Start of Supplied data
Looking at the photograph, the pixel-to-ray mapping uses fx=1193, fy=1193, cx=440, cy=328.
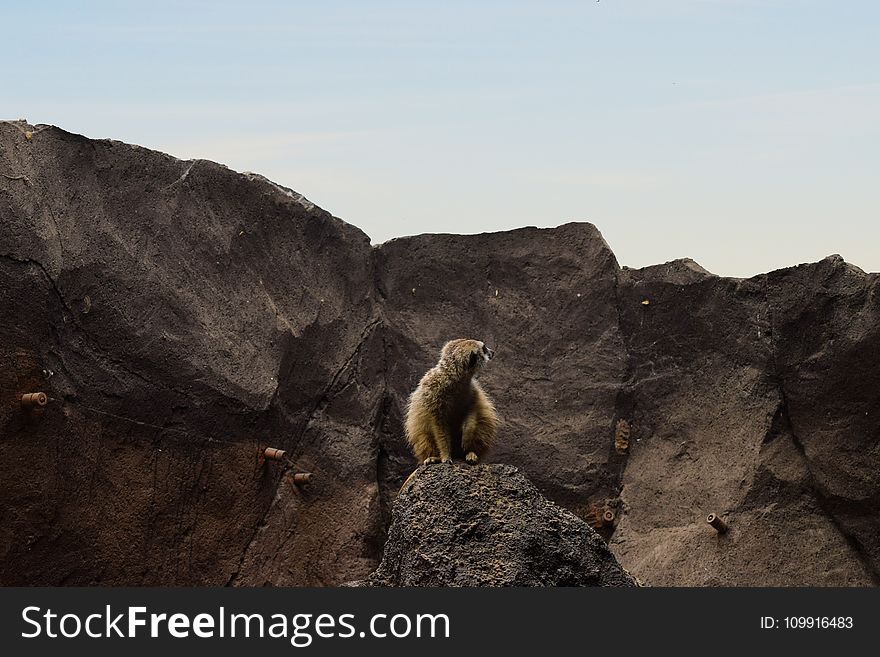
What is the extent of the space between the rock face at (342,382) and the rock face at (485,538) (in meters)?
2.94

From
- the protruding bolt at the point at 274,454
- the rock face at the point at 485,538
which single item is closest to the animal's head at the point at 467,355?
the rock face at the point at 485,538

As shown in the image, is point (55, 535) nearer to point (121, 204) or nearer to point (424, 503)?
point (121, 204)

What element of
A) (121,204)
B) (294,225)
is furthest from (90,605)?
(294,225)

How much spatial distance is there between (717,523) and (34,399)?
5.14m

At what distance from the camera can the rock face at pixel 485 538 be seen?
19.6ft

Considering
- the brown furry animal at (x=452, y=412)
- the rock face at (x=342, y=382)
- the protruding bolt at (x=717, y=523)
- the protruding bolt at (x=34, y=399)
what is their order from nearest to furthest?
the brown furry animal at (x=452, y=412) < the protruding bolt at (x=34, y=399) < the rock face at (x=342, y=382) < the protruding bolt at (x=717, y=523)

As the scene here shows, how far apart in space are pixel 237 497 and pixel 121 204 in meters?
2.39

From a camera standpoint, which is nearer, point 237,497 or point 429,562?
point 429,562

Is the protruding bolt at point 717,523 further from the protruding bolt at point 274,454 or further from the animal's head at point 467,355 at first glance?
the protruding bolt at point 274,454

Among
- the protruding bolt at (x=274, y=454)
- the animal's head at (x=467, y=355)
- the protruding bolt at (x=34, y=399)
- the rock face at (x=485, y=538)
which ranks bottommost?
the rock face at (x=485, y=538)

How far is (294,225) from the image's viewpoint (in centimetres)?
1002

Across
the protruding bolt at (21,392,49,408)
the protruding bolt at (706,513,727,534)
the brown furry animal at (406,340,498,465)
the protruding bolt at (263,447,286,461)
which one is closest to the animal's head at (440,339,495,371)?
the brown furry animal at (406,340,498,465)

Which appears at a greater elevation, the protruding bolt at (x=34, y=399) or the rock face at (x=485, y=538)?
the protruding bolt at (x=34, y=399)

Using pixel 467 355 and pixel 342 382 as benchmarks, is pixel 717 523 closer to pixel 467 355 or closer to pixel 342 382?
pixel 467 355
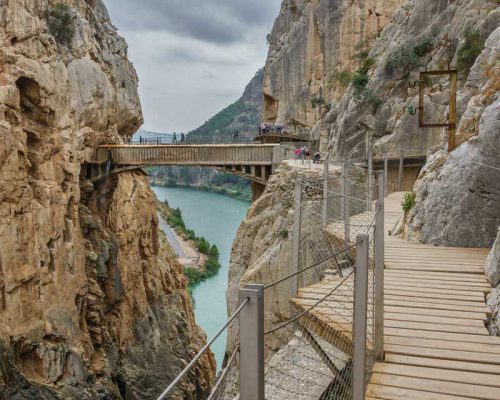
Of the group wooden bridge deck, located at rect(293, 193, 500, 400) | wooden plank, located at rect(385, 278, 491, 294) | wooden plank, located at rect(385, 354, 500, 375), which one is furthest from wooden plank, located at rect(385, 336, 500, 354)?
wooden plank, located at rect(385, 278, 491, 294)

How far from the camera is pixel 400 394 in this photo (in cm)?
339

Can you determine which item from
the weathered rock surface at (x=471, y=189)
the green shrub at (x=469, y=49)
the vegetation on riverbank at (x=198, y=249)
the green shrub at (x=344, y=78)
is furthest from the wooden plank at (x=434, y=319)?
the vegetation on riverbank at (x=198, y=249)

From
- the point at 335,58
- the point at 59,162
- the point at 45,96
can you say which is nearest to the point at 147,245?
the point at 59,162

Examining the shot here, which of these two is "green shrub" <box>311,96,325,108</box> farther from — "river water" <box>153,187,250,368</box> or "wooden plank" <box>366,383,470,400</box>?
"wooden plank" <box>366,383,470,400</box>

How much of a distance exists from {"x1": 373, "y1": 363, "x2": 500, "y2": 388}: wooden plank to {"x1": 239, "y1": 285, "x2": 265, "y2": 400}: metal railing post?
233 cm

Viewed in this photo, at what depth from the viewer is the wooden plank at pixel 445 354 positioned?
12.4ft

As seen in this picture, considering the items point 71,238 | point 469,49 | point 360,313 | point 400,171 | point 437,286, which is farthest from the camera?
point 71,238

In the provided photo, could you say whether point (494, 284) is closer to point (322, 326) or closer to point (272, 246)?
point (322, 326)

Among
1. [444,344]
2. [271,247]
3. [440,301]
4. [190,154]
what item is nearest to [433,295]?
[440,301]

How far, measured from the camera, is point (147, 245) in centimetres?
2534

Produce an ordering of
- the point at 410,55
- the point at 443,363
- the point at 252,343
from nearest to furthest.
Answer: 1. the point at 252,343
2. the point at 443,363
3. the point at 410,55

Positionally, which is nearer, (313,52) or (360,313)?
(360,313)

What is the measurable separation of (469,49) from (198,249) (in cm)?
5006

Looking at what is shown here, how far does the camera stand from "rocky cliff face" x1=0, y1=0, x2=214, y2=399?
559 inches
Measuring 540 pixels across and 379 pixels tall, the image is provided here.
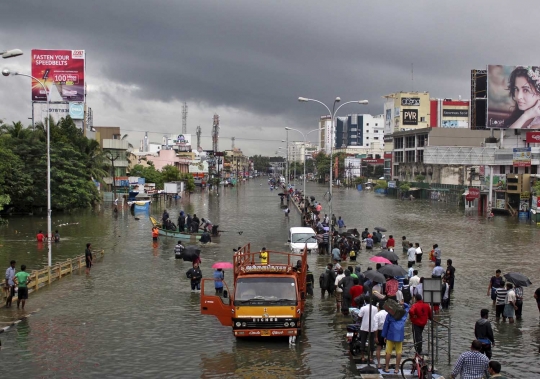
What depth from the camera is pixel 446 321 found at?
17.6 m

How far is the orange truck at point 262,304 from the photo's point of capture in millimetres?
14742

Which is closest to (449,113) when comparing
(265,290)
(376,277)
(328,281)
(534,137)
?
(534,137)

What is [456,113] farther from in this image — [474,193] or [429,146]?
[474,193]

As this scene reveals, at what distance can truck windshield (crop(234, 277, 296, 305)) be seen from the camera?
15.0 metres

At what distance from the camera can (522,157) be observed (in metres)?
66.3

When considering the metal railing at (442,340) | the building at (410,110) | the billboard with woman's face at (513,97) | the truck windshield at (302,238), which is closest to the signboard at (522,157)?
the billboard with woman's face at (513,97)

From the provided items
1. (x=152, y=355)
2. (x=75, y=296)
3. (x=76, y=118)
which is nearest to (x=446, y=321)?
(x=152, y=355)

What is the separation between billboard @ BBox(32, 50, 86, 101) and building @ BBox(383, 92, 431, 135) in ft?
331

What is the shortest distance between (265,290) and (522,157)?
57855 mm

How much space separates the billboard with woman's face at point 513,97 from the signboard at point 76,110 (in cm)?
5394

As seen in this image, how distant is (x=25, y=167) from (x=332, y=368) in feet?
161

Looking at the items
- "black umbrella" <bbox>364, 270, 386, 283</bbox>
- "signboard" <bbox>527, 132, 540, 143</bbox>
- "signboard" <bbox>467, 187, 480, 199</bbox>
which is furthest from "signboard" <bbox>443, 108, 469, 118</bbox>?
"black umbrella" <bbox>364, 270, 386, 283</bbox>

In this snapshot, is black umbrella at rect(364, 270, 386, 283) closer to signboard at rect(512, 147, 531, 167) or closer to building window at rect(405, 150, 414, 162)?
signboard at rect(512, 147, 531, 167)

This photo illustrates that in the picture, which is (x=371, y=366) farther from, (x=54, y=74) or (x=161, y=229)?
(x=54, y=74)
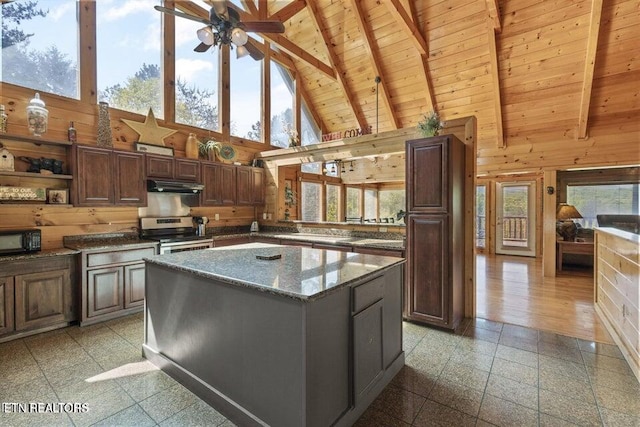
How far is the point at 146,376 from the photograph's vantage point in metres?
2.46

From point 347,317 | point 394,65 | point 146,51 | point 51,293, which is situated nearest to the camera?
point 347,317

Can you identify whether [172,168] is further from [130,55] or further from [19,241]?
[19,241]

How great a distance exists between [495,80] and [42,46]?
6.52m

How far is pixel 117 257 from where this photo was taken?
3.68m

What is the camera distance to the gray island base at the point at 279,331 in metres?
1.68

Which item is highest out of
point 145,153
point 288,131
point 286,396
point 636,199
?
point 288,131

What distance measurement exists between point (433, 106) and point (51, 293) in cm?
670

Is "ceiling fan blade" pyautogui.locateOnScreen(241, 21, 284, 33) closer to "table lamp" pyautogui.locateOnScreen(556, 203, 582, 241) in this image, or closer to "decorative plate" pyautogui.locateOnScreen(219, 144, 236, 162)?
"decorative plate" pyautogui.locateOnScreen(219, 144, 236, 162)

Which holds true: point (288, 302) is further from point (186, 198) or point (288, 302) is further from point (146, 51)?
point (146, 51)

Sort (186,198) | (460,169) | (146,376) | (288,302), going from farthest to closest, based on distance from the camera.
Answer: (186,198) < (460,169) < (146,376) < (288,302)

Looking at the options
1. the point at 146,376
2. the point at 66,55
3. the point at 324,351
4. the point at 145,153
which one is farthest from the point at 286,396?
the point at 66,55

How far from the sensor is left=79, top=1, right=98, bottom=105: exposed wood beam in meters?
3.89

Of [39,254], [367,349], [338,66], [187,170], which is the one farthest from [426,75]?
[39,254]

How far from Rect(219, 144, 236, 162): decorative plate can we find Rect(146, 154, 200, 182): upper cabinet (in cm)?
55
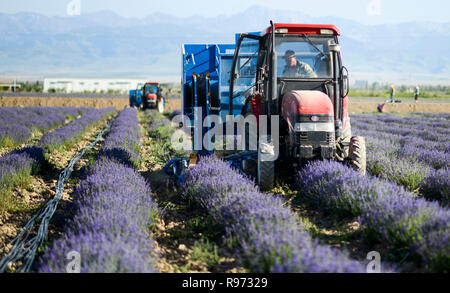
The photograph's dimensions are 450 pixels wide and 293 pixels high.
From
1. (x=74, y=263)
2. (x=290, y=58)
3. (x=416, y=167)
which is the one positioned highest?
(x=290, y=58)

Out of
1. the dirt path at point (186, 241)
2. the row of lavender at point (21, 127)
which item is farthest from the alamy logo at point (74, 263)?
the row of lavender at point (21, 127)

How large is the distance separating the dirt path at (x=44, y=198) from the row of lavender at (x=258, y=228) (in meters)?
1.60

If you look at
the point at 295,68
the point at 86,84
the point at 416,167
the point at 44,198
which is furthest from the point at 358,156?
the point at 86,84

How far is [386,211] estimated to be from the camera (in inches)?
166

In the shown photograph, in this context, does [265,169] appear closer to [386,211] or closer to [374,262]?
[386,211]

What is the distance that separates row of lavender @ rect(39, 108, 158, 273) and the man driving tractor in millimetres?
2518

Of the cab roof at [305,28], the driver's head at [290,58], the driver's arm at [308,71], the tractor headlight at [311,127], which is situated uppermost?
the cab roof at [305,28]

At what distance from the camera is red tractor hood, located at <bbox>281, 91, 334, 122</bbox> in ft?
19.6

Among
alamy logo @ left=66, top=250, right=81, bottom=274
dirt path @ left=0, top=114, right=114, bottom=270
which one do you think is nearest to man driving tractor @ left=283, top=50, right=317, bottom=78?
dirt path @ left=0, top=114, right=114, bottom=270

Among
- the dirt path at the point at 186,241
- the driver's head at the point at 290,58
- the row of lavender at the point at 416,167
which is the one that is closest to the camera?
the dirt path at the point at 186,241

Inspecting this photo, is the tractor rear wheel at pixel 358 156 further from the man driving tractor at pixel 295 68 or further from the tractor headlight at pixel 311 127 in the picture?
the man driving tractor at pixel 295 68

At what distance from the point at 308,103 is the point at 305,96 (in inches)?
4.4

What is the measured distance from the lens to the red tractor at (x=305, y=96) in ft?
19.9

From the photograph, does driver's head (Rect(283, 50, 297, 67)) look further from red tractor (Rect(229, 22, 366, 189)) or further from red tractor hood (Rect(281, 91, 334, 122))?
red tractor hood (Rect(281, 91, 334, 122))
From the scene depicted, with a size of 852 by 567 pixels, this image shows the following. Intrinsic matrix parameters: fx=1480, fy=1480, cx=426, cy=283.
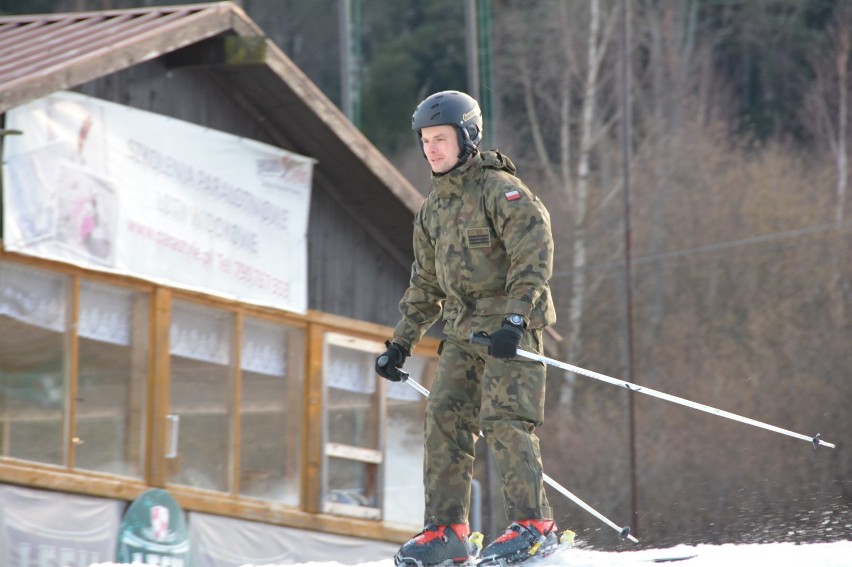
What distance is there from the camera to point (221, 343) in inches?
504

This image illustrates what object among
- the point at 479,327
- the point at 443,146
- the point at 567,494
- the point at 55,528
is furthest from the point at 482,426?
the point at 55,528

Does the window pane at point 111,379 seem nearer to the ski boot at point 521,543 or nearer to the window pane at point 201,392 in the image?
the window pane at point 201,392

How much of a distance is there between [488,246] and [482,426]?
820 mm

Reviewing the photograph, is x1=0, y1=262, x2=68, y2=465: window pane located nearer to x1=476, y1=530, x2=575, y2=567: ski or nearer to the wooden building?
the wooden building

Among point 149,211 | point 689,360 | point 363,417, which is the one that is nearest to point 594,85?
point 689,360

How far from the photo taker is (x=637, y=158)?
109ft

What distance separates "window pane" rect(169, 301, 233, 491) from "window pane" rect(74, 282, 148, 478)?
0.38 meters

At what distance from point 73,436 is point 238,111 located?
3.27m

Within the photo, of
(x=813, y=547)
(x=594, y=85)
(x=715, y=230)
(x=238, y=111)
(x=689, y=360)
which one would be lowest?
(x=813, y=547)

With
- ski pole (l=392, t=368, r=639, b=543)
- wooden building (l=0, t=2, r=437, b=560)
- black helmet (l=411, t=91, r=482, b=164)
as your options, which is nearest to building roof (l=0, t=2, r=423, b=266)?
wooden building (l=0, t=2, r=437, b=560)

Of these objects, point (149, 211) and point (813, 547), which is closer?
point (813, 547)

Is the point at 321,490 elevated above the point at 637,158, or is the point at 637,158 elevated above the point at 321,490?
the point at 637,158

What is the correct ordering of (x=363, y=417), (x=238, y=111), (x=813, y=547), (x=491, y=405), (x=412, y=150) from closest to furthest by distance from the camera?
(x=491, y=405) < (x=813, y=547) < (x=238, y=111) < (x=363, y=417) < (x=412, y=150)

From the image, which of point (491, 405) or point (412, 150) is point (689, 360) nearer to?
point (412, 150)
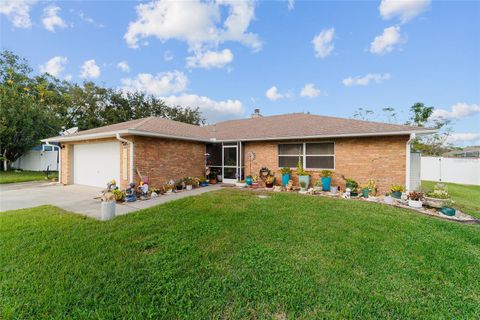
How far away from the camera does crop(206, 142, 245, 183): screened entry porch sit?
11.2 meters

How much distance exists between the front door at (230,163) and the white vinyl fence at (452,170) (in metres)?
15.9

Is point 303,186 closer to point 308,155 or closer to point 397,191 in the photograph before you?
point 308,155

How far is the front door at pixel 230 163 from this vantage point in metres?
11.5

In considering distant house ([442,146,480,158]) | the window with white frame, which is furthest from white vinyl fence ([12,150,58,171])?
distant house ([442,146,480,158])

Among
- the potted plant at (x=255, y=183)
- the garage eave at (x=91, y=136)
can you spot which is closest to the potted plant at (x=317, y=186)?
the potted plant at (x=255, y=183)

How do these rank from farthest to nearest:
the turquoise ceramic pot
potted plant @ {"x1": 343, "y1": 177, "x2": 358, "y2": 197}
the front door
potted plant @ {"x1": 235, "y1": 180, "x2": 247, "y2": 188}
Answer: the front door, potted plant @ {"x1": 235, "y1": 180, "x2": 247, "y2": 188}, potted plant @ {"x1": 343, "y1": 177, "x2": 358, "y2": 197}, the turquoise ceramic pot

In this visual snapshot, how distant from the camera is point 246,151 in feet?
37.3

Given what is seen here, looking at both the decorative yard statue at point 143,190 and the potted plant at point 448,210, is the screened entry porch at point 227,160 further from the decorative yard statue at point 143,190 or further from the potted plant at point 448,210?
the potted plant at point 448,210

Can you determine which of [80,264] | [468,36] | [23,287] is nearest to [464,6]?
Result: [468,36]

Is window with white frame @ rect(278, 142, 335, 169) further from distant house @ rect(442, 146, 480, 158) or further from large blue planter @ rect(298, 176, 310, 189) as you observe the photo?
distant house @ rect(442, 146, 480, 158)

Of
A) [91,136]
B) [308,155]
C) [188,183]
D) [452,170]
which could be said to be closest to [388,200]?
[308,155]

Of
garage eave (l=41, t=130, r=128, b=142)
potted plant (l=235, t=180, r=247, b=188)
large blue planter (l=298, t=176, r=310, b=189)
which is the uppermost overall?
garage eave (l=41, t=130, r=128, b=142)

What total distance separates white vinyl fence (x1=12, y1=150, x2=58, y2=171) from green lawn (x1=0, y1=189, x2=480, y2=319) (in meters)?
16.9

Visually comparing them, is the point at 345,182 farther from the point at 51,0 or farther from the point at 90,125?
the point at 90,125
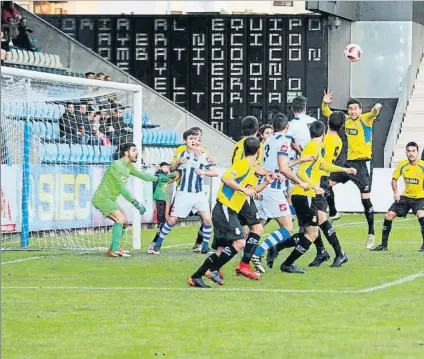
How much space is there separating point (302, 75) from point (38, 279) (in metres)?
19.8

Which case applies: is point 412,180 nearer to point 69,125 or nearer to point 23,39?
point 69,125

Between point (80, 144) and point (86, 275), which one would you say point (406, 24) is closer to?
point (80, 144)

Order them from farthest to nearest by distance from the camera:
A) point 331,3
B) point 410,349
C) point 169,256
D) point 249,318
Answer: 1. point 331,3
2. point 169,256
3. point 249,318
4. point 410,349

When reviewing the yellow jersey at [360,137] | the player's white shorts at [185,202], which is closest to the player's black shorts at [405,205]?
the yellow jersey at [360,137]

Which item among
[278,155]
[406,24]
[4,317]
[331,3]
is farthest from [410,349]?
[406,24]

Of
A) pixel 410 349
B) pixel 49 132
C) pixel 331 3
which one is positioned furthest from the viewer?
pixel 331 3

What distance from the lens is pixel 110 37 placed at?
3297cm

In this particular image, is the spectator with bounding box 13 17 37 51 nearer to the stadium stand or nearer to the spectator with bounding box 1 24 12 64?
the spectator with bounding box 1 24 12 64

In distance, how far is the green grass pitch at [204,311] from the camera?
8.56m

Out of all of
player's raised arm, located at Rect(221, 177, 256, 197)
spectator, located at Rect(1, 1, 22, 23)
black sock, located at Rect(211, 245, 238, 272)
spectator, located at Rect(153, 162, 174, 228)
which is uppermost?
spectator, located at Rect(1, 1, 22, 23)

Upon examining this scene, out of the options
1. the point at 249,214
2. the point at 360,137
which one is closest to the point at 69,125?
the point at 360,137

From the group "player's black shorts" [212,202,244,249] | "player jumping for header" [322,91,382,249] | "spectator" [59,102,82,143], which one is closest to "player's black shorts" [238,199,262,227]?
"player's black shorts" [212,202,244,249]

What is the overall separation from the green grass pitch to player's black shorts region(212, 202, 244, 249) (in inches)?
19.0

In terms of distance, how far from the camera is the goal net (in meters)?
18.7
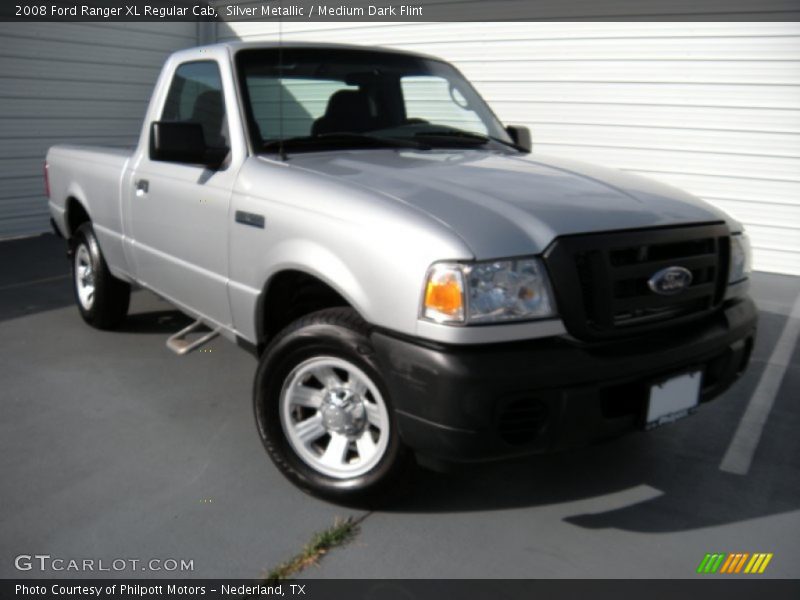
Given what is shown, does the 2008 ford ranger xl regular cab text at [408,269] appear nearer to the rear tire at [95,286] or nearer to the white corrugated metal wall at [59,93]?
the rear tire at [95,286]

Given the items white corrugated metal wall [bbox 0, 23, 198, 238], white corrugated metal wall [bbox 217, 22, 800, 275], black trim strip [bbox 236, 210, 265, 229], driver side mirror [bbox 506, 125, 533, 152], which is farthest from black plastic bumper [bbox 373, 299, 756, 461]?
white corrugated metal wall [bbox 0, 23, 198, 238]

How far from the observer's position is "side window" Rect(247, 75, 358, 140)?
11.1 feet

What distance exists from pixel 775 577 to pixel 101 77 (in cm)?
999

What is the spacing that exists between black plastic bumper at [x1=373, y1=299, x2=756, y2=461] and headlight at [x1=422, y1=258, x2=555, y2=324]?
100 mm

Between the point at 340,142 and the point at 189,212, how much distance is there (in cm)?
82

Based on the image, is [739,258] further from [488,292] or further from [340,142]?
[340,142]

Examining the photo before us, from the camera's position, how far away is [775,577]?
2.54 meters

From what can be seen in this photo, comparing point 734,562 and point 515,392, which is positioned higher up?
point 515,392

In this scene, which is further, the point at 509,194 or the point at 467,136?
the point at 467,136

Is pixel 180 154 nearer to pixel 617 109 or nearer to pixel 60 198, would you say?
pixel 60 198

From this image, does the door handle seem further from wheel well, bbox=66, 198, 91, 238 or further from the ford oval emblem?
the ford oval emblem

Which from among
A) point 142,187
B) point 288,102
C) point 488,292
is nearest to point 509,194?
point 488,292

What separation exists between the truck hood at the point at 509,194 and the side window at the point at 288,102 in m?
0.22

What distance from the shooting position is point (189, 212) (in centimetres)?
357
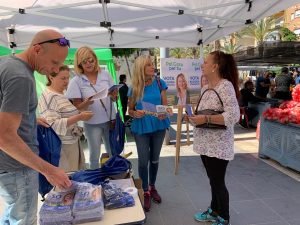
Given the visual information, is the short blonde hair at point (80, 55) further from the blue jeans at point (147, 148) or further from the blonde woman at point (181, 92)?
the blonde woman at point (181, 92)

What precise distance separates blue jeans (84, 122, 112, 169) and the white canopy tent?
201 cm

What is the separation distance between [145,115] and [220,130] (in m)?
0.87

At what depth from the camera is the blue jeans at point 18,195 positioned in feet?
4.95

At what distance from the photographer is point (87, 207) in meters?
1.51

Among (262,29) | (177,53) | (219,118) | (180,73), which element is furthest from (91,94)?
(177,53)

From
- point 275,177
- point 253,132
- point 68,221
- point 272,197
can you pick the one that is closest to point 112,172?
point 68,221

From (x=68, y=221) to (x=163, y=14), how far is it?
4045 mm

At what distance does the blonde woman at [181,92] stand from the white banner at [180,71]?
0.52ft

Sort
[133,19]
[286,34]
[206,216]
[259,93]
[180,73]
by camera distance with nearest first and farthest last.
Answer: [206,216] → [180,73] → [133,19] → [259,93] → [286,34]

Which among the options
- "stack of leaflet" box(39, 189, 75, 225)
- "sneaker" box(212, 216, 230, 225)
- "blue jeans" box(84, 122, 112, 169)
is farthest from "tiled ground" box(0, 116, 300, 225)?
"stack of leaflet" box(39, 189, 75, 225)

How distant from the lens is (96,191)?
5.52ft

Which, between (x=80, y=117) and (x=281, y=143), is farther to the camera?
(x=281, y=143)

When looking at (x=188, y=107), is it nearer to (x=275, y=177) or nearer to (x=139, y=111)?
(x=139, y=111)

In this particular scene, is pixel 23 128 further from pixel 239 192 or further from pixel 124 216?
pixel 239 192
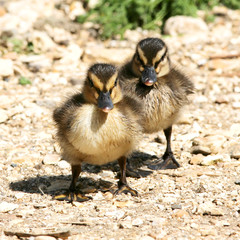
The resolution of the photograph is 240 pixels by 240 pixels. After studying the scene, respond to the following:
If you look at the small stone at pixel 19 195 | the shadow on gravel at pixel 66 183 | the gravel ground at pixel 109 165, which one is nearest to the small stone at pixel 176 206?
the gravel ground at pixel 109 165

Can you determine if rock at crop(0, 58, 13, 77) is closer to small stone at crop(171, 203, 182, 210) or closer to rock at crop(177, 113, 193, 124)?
End of Supplied data
• _Exercise aim_: Excluding pictures, copy exactly the lines from the line containing "Which among the options" through the last line of the data, inclusive.

• _Exercise solution_:
Which among the options
- "stack of leaflet" box(39, 189, 75, 225)
- "sneaker" box(212, 216, 230, 225)
- "blue jeans" box(84, 122, 112, 169)
is farthest from "tiled ground" box(0, 116, 300, 225)?
"stack of leaflet" box(39, 189, 75, 225)

How distant from the lens is (96,191)?
5.52ft

Which, between (x=80, y=117) and (x=281, y=143), is farther to the camera?
(x=281, y=143)

When looking at (x=188, y=107), is it nearer to (x=275, y=177) or nearer to (x=139, y=111)?
(x=139, y=111)

In this particular scene, is pixel 23 128 further from pixel 239 192 or further from pixel 124 216?
pixel 239 192
The resolution of the photograph is 240 pixels by 240 pixels. After studying the scene, respond to the following:
If you look at the small stone at pixel 19 195 | the shadow on gravel at pixel 66 183 | the gravel ground at pixel 109 165, which one is nearest to the small stone at pixel 176 206?
the gravel ground at pixel 109 165

Can you determine if rock at crop(0, 58, 13, 77) is closer to small stone at crop(171, 203, 182, 210) or closer to rock at crop(177, 113, 193, 124)?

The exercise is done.